- _WHAT IS NEEDED_
Identify every line of the material that contains the word "snow", and copy each of those lines in full.

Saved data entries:

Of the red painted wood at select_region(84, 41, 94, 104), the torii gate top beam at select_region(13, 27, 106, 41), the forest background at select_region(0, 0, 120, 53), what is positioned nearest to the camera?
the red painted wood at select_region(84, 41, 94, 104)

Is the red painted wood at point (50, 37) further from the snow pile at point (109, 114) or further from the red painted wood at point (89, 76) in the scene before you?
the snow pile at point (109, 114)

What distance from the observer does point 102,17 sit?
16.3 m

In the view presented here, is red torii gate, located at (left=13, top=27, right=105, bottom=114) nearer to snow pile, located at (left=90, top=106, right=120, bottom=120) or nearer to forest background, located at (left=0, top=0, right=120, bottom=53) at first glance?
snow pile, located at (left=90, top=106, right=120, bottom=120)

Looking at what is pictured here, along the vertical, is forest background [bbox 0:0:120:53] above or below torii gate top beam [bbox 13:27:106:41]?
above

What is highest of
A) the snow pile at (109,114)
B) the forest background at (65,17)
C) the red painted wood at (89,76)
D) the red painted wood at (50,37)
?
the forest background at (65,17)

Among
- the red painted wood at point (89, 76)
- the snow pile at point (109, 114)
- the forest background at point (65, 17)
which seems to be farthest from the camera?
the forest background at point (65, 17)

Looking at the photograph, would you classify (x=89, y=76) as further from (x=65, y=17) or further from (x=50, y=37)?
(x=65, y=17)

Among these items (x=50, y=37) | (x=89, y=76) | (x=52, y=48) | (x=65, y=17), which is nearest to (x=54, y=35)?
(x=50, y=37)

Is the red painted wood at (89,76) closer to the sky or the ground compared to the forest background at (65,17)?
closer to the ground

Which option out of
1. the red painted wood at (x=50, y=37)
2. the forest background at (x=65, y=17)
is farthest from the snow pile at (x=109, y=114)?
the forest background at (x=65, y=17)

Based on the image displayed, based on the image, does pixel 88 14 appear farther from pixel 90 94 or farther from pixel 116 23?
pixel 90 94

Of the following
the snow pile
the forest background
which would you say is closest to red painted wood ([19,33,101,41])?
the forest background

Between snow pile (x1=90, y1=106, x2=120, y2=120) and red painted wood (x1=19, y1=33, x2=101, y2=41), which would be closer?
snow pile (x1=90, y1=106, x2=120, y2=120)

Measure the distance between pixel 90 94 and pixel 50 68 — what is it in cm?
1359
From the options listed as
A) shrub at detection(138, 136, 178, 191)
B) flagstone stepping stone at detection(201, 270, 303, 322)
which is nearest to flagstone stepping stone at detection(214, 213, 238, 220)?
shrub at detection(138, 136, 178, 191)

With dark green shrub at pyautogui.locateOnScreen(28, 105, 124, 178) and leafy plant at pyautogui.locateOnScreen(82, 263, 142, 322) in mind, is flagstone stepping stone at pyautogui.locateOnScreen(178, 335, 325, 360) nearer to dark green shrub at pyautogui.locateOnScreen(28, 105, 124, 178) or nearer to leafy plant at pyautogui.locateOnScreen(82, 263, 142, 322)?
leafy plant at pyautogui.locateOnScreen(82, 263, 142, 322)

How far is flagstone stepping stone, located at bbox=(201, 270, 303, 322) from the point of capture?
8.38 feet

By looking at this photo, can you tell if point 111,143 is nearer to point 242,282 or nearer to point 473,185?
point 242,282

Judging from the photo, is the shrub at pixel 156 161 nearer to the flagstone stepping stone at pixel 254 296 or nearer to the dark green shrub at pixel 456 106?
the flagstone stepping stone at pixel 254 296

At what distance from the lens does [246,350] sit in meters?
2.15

--

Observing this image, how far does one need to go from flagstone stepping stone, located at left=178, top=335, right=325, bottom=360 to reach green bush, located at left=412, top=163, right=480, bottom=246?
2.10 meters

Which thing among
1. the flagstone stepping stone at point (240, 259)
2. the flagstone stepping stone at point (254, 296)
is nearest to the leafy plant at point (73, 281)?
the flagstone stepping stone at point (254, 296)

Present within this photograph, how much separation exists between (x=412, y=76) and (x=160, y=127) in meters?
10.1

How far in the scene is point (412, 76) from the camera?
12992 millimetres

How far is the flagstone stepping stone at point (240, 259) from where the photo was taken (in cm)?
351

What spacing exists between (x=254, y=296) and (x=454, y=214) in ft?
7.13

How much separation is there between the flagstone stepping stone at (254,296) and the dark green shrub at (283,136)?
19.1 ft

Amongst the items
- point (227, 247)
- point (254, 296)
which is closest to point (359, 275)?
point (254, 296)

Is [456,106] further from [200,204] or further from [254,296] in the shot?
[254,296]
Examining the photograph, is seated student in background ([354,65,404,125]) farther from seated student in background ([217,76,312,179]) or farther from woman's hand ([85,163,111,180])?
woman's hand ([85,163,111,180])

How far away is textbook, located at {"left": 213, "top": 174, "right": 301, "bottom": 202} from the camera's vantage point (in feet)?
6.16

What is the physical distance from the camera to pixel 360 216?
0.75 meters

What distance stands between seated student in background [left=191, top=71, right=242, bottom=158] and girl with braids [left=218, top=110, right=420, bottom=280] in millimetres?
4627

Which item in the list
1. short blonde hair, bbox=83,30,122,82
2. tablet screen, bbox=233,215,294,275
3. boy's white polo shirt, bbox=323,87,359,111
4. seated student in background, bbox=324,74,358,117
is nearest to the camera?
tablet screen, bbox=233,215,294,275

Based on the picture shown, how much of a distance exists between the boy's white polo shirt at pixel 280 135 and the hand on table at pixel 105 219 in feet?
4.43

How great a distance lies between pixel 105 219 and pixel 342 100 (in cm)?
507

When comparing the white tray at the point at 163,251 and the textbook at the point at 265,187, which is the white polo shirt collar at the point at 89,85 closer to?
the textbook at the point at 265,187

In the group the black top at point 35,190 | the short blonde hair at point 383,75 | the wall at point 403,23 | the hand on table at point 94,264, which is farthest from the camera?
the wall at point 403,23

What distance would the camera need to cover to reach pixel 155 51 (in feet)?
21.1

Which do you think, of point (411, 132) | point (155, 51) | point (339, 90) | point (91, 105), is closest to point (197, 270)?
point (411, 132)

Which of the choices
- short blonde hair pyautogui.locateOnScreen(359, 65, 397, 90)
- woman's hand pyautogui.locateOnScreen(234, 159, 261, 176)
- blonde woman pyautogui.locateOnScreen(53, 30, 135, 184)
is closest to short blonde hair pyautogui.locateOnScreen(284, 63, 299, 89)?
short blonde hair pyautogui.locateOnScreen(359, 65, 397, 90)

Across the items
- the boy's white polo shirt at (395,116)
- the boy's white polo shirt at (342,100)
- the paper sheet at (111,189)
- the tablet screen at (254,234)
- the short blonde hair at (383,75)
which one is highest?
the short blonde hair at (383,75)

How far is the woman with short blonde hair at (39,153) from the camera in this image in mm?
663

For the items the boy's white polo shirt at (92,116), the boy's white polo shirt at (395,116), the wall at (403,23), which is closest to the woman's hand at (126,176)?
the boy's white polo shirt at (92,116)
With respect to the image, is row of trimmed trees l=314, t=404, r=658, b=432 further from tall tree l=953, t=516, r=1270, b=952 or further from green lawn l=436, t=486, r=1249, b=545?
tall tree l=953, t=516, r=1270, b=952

...

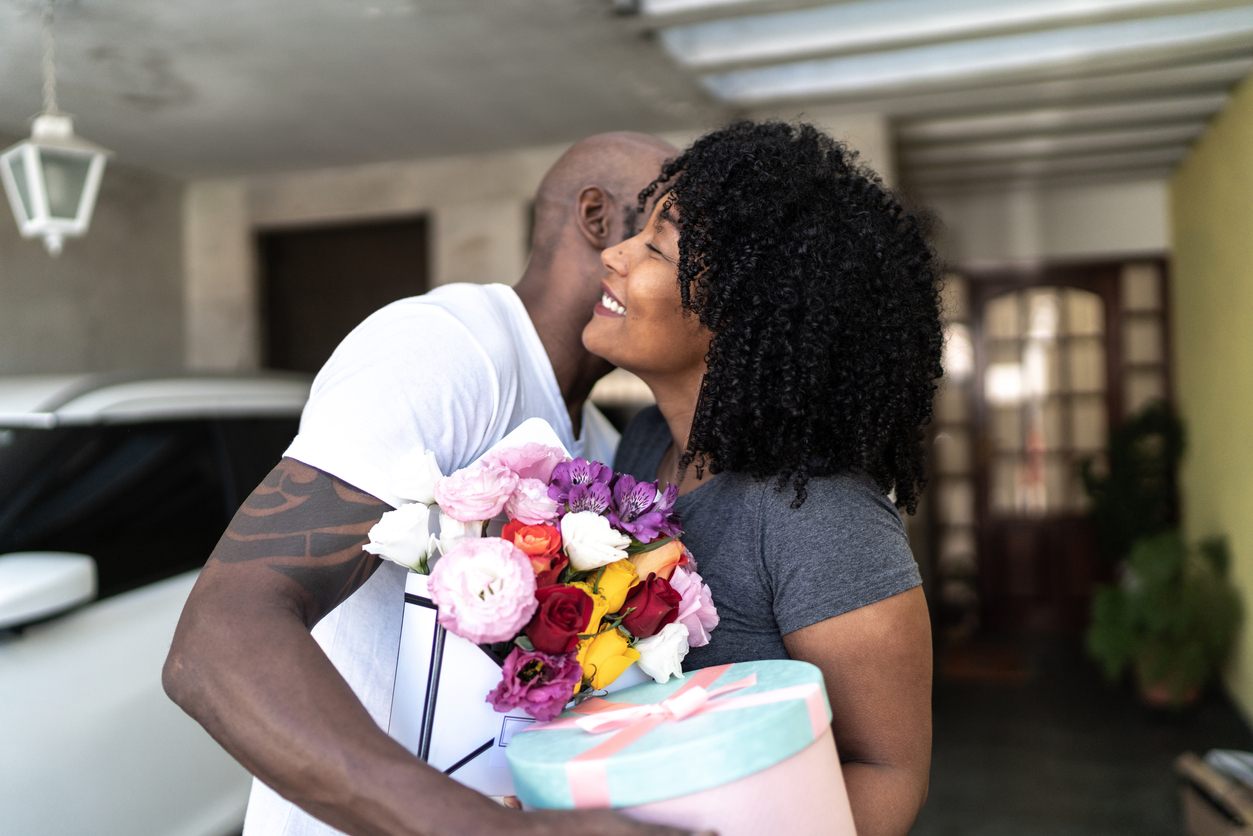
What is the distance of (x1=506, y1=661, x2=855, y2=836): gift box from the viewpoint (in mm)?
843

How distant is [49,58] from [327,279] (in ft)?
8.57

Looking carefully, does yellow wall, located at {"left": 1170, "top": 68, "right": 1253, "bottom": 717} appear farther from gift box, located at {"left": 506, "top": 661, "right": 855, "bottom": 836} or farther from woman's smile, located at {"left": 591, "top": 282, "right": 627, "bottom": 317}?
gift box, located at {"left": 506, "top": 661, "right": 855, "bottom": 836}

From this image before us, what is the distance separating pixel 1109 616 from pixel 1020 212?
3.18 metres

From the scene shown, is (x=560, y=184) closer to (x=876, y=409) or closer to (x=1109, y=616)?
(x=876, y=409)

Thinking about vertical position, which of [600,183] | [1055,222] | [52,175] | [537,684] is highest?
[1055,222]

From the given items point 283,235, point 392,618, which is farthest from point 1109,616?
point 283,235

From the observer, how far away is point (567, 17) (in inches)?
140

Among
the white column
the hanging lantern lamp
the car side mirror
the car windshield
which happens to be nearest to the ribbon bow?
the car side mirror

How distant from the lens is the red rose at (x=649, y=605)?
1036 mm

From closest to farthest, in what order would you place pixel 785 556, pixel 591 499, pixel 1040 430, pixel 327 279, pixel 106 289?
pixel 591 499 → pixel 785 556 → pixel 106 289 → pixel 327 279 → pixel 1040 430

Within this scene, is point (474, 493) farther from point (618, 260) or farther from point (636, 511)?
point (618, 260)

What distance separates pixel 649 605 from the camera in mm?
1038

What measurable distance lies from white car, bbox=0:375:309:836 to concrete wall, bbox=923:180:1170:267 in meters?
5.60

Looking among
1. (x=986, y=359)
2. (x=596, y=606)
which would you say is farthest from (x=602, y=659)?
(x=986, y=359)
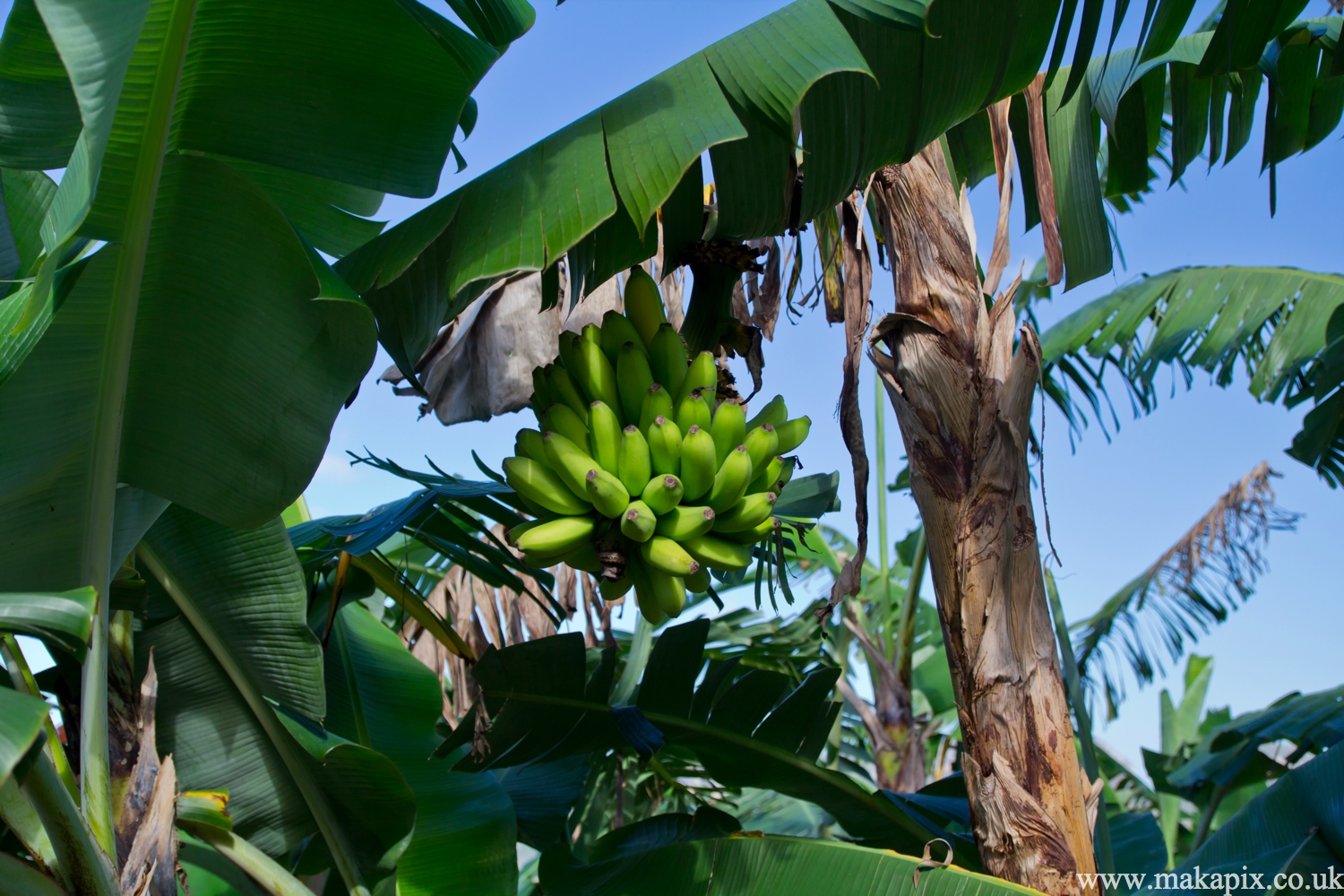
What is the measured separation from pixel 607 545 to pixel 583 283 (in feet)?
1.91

- _EXPECTED ANSWER_
Is the red painted wood at point (50, 37) further from the snow pile at point (109, 114) or further from the red painted wood at point (89, 76) in the scene before you?
the snow pile at point (109, 114)
In the view presented here, is red torii gate, located at (left=13, top=27, right=105, bottom=114) nearer to snow pile, located at (left=90, top=106, right=120, bottom=120) or nearer to forest background, located at (left=0, top=0, right=120, bottom=53) at first glance?
snow pile, located at (left=90, top=106, right=120, bottom=120)
A) the snow pile at (109,114)
- the snow pile at point (109, 114)
is farthest from the snow pile at (x=109, y=114)?
the snow pile
Between snow pile (x1=90, y1=106, x2=120, y2=120) and red painted wood (x1=19, y1=33, x2=101, y2=41), which would be closer?
snow pile (x1=90, y1=106, x2=120, y2=120)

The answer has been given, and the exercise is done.